Natasha Pickowicz, pastry chef and host of Never Ending Salon on Demi, told Modern Retail that “the pandemic has narrowed the distance between the kitchen and diner, and the food world is opening up.” Pickowicz’s group consists of nearly 200 paying members, all of who get access to the shared baking techniques, dessert inspiration and photos. Pickowicz, who just started working on a cookbook, said that aside from the financial gains, the Demi interactions act as an inspiration for recipes. “It’s helped me think about the type of baker who’d want to buy and use my recipes,” she said.

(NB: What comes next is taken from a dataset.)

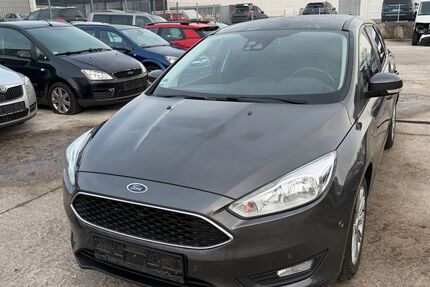 Ford Focus 240.000 km 3.900 &euro; Bruchsal 76646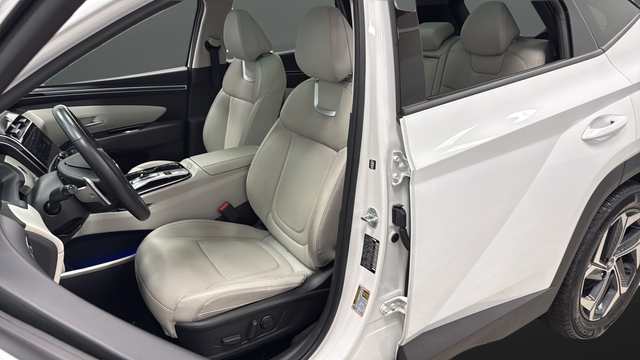 Used 2024 White Pearl Hyundai Limited image 9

Meanwhile, The Industry Collective, a newly-launched organization that connects professionals in the spirits business, comprises 40 experts from across the beverage and hospitality sectors. The group matches mixologists with communications professionals, influencers, sommeliers and media members from publications like Food & Wine. It’s also building a list of clients across beverage, e-commerce, technology, VC and DTC industries.
Founder Taylor Foxman said that she created the collective as a vehicle to collaborate and problem solve during the pandemic. The pandemic, she said, forced more well-known bartenders and mixologists — as well as those who didn’t have national renown — to rethink their individual business opportunities. That’s where resources provided by The Industry Collective come in. One of the collective’s perks, for example, is introductions with beverage brands to work on long- and short-term contracted projects. The collective also works with bartenders and experts on copywriting and content development deals.
In the coming year, The Industry Collective plans to organically scale up brand partnerships with brands and grow its roster of businesses and beverage professionals. Current partner clients include cocktail kit service Sourced Craft Cocktails and alcohol delivery app Bottlecapps.
Pamela Wiznitzer, a New York mixologist and beverage program director, had to pause many of her seasonal contracts. To make up for lost revenue, she’s been offering a virtual bartending class. She has taught cocktail classes for nearly eight years; “I’m not new to this,” she said. But the digital part is certainly a new dimension. Wiznitzer is currently a member of The Industry Collective — and said the group has provided an added resource for marketing and future branded deals.
“With so many new consumers interested in at-home mixology, there’s an influx of demand for our services,” Wiznitzer. She’s grown her online business with her online classes, as well as, corporate seminars and gatherings as a big revenue driver.
The question remains whether these new revenue streams will last post-pandemic. In Wiznitzer’s eyes, these virtual programs have legs. Daily bar-going habits in particular, she explained, have often been hand in hand with office culture. As many companies remain remote, she reasoned, business district bars that normally thrive on happy hours may have to rethink their businesses.
While many people are chomping at the bit to get back into bars and restaurants, Wiznitzer said a hybrid virtual-on premise model is likely to shake out. “It’s an exciting time to diversify our income sources and introduce consumers to a different face of the industry,” she said.